Agronegócio: empresas utilizam tecnologia e inovação na gestão da produção animal


O segmento do agronegócio, que corresponde a pouco mais de 20% do PIB nacional, tem recebido importantes transformações tecnológicas nos últimos anos. Os dados de um levantamento feito pela Comissão Brasileira de Agricultura de Precisão (CBAP) comprovam isso.

Segundo o estudo, 67% das propriedades agrícolas brasileiras fizeram a adoção de alguma inovação, dentro ou fora do campo. Entre essas tecnologias estão ferramentas e softwares para controle da gestão da produção animal e também a automatização de processos que envolvem documentação.

Santa Catarina tem destaque internacional quando o assunto é agronegócio, principalmente na produção de ostras, mel, maçã, e carnes de frango e suínos, segundo dados da Síntese da Agropecuária de SC, apresentados pela Secretaria de Estado da Agricultura e Epagri.
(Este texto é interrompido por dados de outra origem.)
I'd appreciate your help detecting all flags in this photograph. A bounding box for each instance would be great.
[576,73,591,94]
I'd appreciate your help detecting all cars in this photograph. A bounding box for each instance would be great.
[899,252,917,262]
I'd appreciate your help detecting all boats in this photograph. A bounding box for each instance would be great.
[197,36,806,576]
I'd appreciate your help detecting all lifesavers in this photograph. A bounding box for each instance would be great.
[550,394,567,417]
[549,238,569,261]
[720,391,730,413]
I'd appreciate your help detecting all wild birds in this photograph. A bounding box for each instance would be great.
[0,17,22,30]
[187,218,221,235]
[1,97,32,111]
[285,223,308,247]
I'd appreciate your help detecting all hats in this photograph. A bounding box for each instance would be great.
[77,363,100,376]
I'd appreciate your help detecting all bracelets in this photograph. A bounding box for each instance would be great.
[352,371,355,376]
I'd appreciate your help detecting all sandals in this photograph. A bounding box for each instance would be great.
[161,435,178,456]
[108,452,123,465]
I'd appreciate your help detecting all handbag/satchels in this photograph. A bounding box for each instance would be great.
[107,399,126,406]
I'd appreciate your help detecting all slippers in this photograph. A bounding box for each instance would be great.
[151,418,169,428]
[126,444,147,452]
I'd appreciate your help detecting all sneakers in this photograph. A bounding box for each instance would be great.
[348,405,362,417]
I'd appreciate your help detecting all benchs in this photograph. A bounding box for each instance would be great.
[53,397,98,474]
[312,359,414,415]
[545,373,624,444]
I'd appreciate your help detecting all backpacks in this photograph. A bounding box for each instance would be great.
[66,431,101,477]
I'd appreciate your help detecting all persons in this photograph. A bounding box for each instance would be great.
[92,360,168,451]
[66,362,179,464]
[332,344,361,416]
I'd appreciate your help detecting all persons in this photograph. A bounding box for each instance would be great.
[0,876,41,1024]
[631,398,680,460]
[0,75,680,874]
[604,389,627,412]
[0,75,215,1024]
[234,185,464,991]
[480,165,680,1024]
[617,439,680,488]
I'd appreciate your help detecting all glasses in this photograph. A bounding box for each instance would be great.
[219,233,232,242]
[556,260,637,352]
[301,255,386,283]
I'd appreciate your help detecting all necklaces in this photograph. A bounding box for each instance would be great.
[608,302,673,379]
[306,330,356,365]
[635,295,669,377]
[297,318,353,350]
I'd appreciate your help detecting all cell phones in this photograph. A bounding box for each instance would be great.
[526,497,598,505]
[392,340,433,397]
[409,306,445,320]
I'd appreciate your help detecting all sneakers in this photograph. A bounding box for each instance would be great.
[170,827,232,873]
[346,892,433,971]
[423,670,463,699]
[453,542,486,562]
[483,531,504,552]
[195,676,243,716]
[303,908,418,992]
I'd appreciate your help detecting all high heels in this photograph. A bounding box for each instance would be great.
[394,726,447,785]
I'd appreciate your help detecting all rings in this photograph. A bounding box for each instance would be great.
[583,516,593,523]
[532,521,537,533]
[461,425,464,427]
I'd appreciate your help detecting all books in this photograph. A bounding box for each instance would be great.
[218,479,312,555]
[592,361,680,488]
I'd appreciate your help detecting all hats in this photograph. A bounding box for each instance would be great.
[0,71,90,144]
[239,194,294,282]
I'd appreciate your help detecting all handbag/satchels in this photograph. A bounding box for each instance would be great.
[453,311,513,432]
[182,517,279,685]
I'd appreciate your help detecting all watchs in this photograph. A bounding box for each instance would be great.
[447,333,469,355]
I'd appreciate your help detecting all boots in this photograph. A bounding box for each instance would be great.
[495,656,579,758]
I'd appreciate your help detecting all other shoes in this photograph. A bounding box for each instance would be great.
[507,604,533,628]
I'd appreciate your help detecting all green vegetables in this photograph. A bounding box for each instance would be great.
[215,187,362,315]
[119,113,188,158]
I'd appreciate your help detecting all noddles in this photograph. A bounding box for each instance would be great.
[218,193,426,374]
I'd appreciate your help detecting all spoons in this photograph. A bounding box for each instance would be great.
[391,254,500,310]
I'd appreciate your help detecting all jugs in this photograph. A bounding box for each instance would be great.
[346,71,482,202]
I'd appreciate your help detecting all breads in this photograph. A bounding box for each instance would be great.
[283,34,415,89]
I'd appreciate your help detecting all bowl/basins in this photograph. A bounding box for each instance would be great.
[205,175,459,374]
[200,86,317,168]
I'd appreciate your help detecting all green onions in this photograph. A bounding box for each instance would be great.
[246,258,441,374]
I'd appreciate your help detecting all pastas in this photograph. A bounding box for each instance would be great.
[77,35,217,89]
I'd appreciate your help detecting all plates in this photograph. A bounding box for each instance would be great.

Entendendo que a suinocultura catarinense representa quase 60% das exportações nacionais de carne suína, duas empresas catarinenses decidiram investir e mostrar que a inovação não é mais um diferencial, mas sim uma obrigação para se manter sustentável, melhorar o manejo e aumentar a produtividade.

Uma oportunidade para empreender
Em 1999, o analista de sistemas Everton Gubert identificou que os produtores de suínos no Estado não tinham uma ferramenta de gestão da produção adequada. O CEO da Agriness lembra que muitos desses controles eram feitos de forma muito rudimentar, através de anotações em cadernos, e isso serviu de inspiração para desenvolver um software para automatizar a gestão.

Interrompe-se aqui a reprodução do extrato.